Bunlar (gizli Çerkez örgütü), bu ülkü ocaklarını kurulduğundan günümüze deyin soyup soğana çevirmişlerdi. Utanmazlar, şimdide gece-gündüz, yerli-yersiz ülkücüleri eleştirip duruyorlar. Ancak, bu Türk toplumunu iliklerine deyin soyup soğana çeviren Recep tayyip Erdoğan’a, yada onun örgütüne karşı boyunları kıldan ince oluveriyor. Bu kendini bilmezler (gizli Çerkez örgütü) ülkücüleri 12 Eylül öncesinde olduğu gibi yollara döküp, eylemlere karıştırmak istemektedirler. Buda yine bir Çerkez oyunudur.

Nedir bu bizim ülküdaşların bu eski ülkücü geçinenlerden (gizli Çerkez örgütü) çektikleri?

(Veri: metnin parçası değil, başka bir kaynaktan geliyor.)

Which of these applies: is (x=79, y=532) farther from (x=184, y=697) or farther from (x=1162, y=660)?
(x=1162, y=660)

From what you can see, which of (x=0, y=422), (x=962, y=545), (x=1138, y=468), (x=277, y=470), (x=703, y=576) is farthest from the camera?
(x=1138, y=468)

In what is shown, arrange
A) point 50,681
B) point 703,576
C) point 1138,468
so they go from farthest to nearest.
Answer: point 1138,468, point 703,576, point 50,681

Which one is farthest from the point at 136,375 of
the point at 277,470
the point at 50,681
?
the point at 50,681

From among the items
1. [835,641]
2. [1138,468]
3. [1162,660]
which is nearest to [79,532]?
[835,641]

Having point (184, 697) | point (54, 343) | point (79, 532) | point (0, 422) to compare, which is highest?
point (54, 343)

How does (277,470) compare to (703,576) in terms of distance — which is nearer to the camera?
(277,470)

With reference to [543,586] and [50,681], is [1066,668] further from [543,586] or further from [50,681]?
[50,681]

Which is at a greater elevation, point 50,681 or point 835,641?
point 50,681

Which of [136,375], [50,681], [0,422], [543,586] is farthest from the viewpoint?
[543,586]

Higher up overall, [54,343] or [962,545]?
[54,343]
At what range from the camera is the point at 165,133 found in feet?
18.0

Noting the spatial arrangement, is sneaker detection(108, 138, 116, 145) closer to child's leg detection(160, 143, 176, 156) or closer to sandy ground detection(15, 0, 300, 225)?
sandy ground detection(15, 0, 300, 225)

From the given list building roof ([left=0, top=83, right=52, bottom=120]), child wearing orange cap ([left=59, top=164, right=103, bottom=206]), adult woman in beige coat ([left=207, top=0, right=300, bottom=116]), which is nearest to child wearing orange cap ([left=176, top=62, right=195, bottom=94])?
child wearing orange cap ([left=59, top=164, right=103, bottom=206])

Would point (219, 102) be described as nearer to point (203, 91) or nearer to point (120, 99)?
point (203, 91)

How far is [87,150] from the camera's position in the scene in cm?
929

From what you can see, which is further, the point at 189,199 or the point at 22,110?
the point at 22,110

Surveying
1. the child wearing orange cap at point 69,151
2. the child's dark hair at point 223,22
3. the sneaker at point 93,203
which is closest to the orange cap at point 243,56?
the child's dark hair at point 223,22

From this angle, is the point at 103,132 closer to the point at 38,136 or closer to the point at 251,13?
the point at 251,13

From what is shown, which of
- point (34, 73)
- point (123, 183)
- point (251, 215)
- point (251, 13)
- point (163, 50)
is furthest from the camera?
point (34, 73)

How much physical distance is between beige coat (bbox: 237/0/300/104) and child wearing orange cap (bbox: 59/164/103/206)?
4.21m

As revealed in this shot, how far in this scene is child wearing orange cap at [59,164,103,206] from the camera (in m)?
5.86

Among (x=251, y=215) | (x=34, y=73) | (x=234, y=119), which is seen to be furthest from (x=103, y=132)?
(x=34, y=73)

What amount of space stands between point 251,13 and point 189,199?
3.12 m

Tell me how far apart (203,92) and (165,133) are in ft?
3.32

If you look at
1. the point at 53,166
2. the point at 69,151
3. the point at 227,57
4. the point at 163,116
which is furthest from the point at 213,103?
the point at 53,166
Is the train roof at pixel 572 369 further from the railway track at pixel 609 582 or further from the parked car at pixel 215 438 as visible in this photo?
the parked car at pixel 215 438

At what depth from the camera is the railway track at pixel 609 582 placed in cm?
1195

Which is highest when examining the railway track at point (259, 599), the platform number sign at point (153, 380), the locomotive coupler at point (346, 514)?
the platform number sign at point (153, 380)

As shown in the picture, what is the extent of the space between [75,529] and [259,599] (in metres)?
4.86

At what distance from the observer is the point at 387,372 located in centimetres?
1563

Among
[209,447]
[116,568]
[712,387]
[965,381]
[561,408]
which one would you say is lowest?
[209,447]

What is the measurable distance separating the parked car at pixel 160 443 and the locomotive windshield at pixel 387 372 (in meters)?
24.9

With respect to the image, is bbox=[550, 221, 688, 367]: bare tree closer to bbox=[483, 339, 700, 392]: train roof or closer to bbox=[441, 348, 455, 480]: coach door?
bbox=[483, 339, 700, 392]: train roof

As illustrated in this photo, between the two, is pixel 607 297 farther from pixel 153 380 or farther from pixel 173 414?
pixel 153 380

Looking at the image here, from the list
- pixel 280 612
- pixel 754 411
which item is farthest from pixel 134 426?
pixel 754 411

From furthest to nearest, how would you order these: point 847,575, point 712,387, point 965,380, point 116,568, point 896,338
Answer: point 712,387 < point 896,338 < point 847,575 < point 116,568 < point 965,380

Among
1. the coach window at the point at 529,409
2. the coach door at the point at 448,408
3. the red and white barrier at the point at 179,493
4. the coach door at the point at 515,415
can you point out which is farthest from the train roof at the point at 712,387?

Gerek MHP gerekse ülkücü dernekler bu (gizli Çerkez örgütü)nden ayıklanmış değildir. Onun için baş ağrıtmalarıda sürmektedir.

Ne imiş Devlet Bahçeli AKP’ye karşı gerekenleri yapmıyormuş.

Ne yapsın “tank”larla AKP yönetimini devirsin mi?

Yok kardaş, Amerikan “tankı”na binipte ABD Büyükelçiği’ne gidip para verin ben “ihtilal” yapacağım diyen kişi çoktan öldü (1997).

Sen artık ülkücülerin eski ülkücü olmadıklarını anla, gerisinide ülkücülere bırak, sende elindeki bir oyunu git istediğin bir kişiye ver.

 

MHP’lilerinde AKP’ye karşı, Fethullah Gülen örgütüne yakın durmaları, AKP’yi geriletmeyecektir. AKP bugün eritilebilir, ancak Fethullah Gülen örgütü dış güçlerin Türkiye’deki ayağıdır. Onları eritemezsiniz, onları ancak devlet güçleri eritebilir.

Milli Görüş’te CIA’nın kolu idi, ancak Pentagon şimdilik onları kızağa çekti, eski subayları kızağa çektiği gibi… Şimdi onlar elaltından birleşip, CIA’nın imamına (Fethullah Gülen) karşı “cihat”a giriştiler.